Although you may marvel at the power lawyers have, and may even be slightly intimidated by your own lawyer, there are limitations to what lawyers can and cannot do. You may be surprised to discover some of these things, because they are not common knowledge. However, if you think about each of the following three things that your lawyer cannot do for you or against you, it all makes sense.
1. Your Lawyer Cannot Sue You for Nonpayment
If you have racked up quite a bit in service fees with your lawyer, and he or she has now finished your case, he or she cannot sue you for nonpayment. A lawyer cannot legally sue a current or past client of his or her firm, so you are protected from that standpoint. However, your lawyer can pursue other avenues to extract the money you owe, including sending your bill to a credit agency and/or bill collector.

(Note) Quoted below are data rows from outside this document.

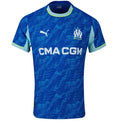 Camiseta Olympique de Marseille Third 25/26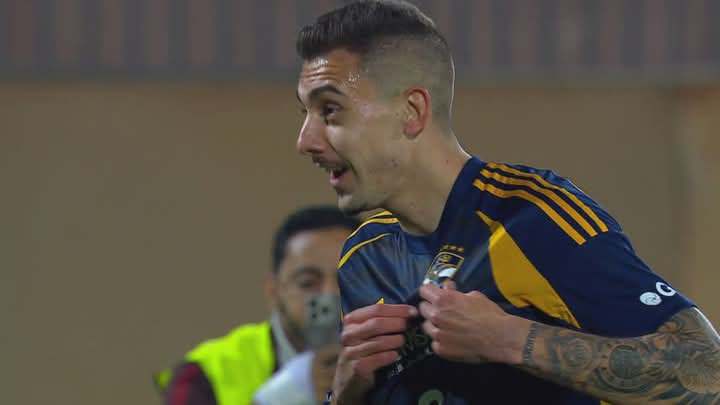 بثلاثية “إمام وجراديشار”.. الأهلى يستعيد انتصاراته في الدورى بالفوز على مودرن سبورت 3-1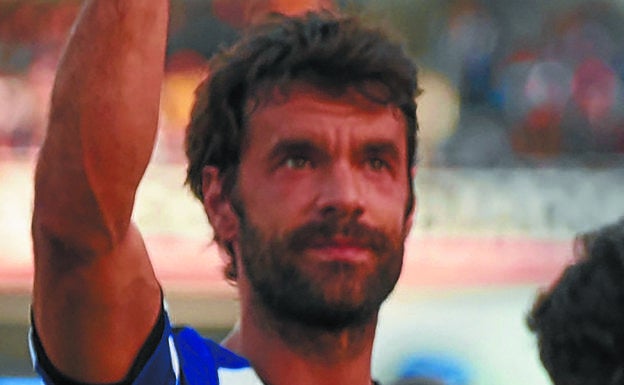 Xabi Prieto Xabi Prieto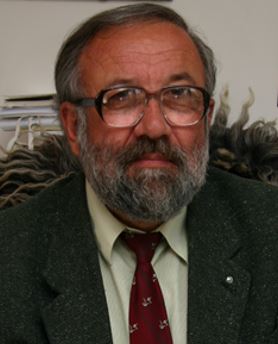 Dr. Kárpáti László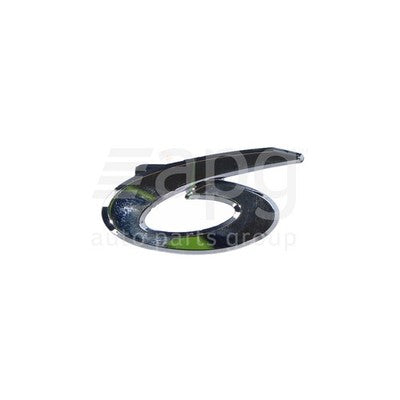 Genuine Mazda 6 GH Boot lid Emblem (02/08-12/12)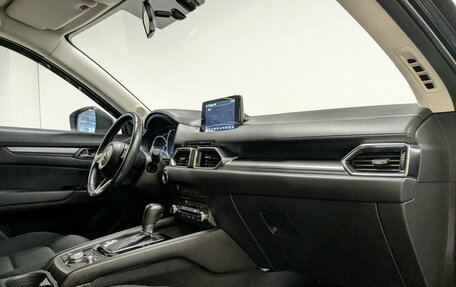 Mazda CX-5 II, 2021 год, 2 899 000 рублей, 11 фотография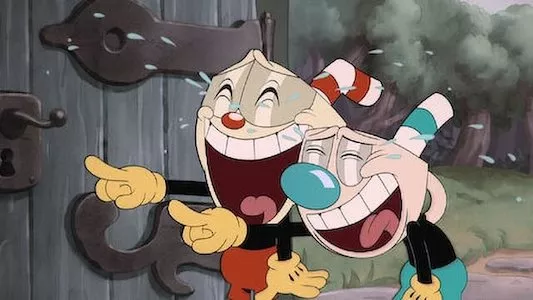 Image ¡El show de Cuphead! 4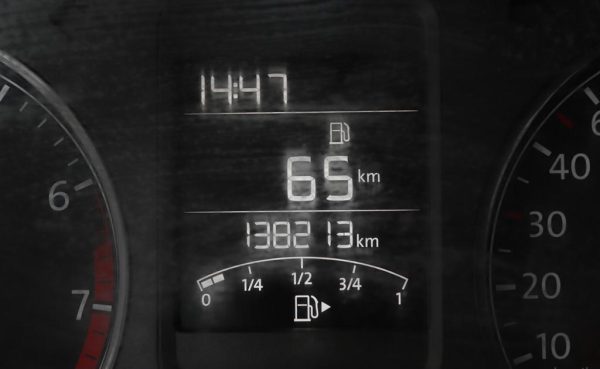 Volkswagen Vento Highline 2018 - Image 5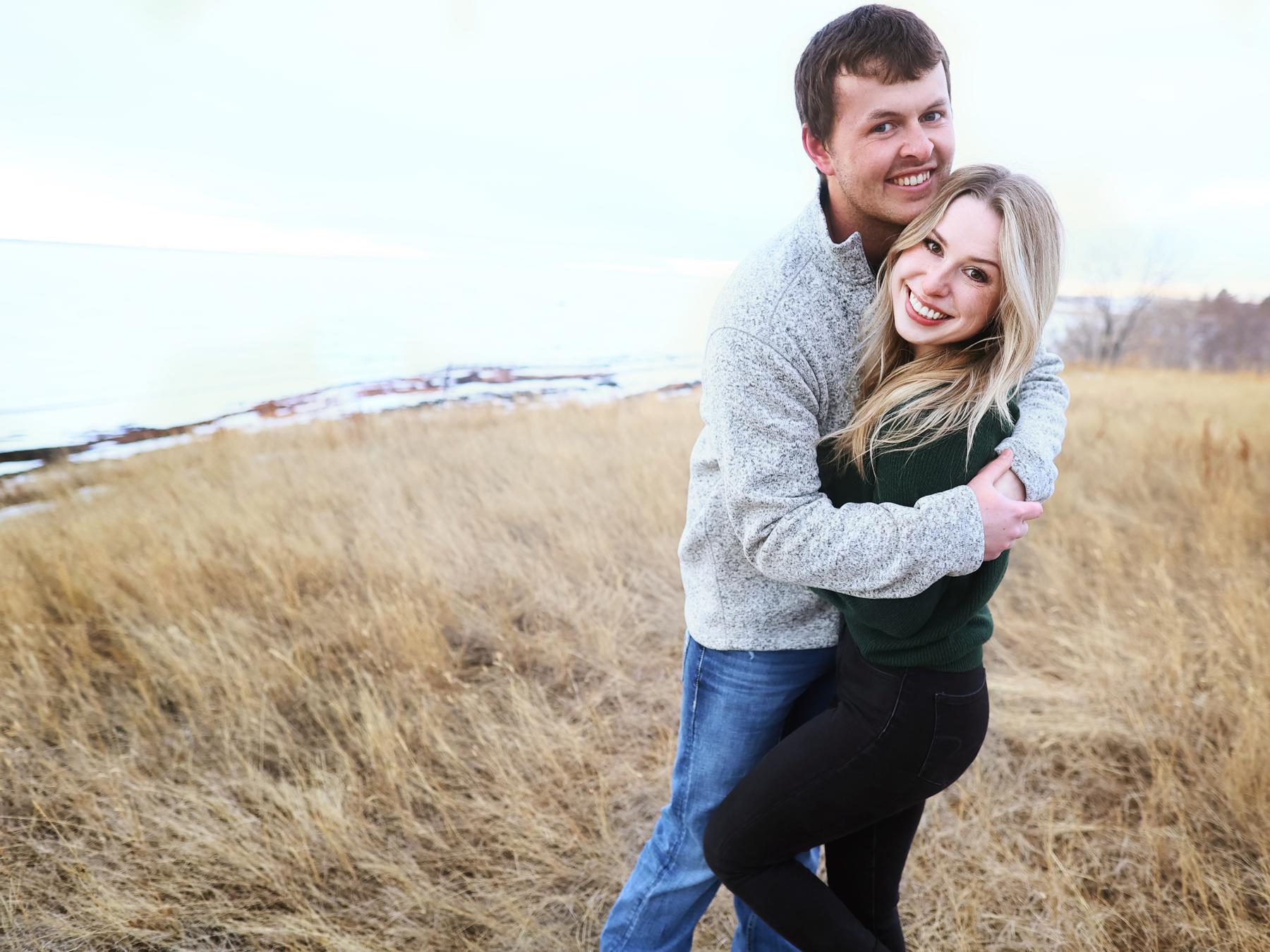 The Wedding Website of Faith Gross and Tyler Jacobson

Unless you have some serious issues with why you do not want to pay your lawyer, it is a good idea to pay him or her in case you need your lawyer's services and assistance again in the future.
2. Your Lawyer Cannot Help You Sue Somebody If That Somebody Is Already Represented by His/Her Firm
A general attorney can assist you with many legal issues, from family law to suing your obnoxious neighbor for harassment. However, if that obnoxious neighbor is already a client with the same firm, your lawyer will refer you to another firm, since he or she is not legally allowed to sue any other client, past or present, that is listed in the firm's client files. While the thought of having to pay two retainers to handle your separate issues is distressing, it also means that your obnoxious neighbor cannot use his or her lawyer from the same firm to sue you in return.
3. Your Lawyer Cannot Further Incriminate You in a Criminal Case
Regardless of your innocence or guilt or even the heinousness of your crime, your lawyer cannot further incriminate you. To do so is grounds for disbarment, since your lawyer would not be representing your best interests, but his or her own political or personal agenda. It is also considered a type of corruption within the legal system, since you or the county in which you reside is paying for the lawyer's services and a fair trial or fair hearing.